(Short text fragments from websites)
:::

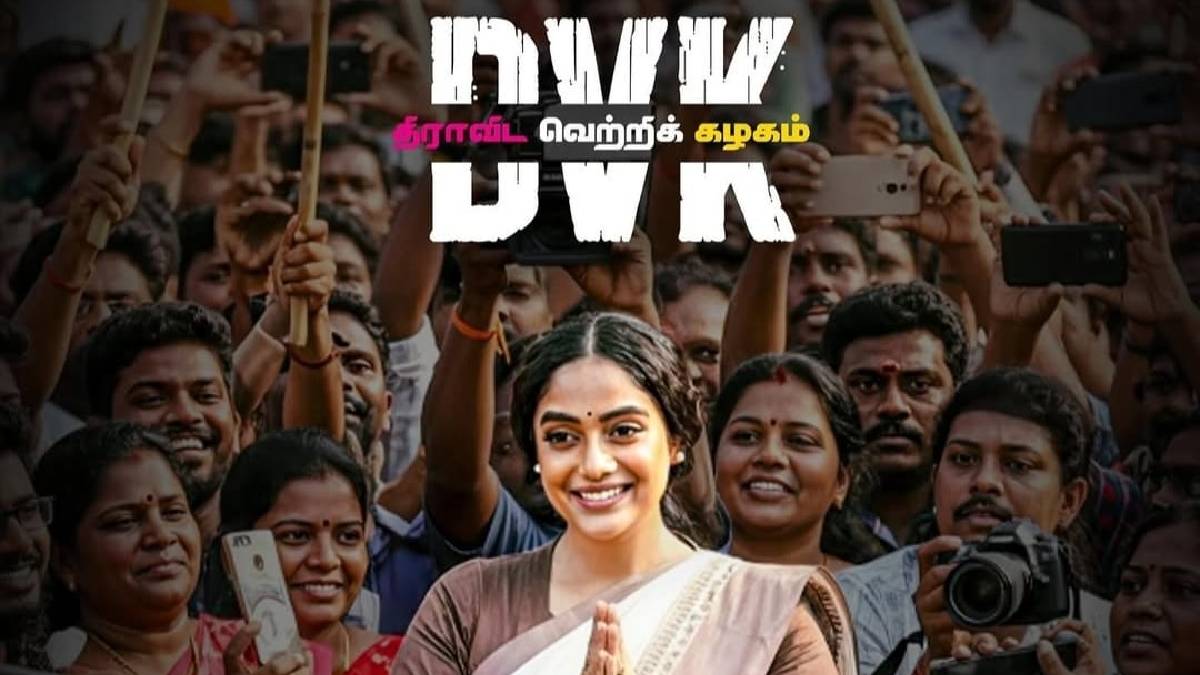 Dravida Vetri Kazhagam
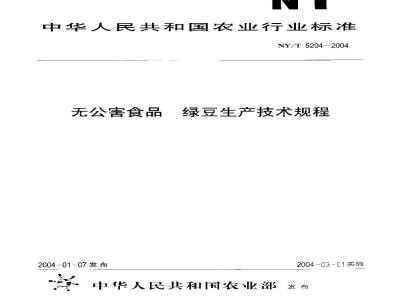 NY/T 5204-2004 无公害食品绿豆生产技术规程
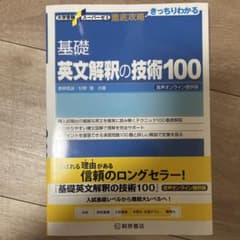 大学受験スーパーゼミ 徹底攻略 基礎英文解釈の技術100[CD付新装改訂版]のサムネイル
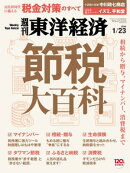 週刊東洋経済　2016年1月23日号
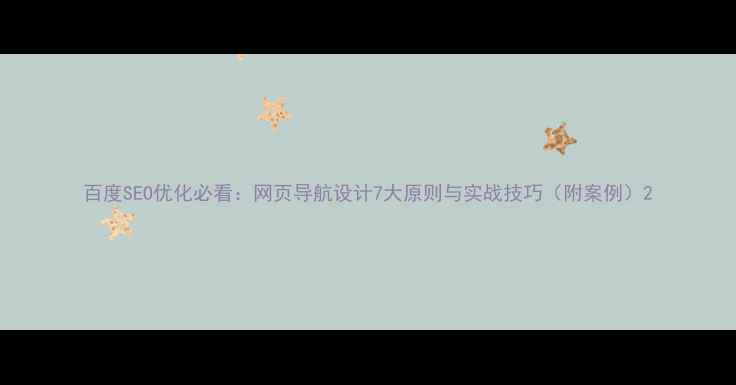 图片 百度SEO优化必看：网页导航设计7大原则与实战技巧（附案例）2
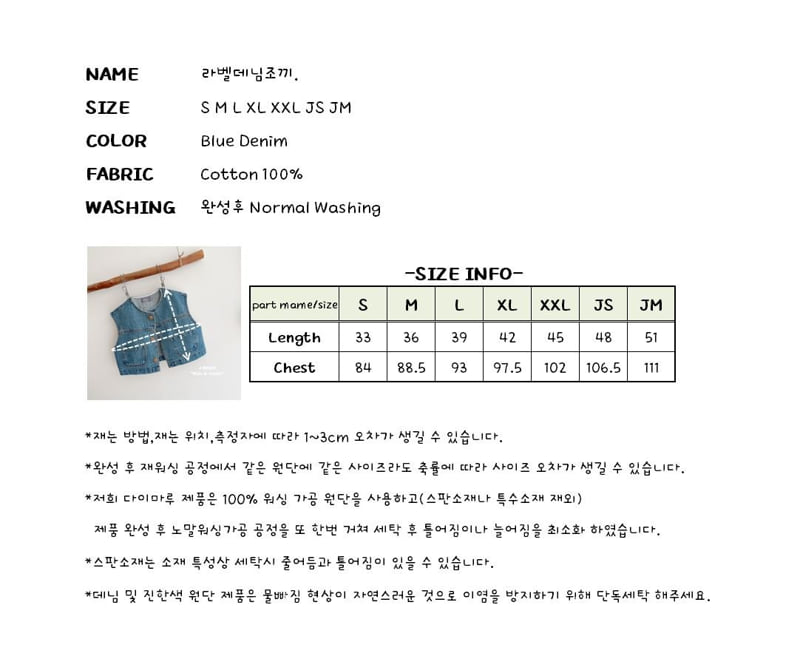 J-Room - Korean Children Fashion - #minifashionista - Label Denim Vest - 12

:::

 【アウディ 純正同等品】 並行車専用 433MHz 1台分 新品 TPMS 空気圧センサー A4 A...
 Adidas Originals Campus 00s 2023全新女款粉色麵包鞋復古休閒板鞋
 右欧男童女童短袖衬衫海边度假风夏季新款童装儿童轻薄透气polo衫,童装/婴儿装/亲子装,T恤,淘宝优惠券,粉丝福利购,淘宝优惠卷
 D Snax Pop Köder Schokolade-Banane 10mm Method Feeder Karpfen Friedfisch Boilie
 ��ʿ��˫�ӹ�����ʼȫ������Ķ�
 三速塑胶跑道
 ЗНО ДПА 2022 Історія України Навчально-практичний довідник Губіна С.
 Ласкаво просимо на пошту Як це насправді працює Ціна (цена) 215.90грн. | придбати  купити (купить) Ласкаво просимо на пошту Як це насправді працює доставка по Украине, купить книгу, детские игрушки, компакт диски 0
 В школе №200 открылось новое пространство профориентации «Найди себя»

:::

[Aim of the task]
Set down again, word for word, every line from the one with "Dravida Vetri Kazhagam" to the one with "J-Room - Korean" in the entries above, and omit the pictures.

[Exercise output]
 Dravida Vetri Kazhagam
 NY/T 5204-2004 无公害食品绿豆生产技术规程
 大学受験スーパーゼミ 徹底攻略 基礎英文解釈の技術100[CD付新装改訂版]のサムネイル
 週刊東洋経済　2016年1月23日号
 图片 百度SEO优化必看：网页导航设计7大原则与实战技巧（附案例）2
 J-Room - Korean Children Fashion - #minifashionista - Label Denim Vest - 12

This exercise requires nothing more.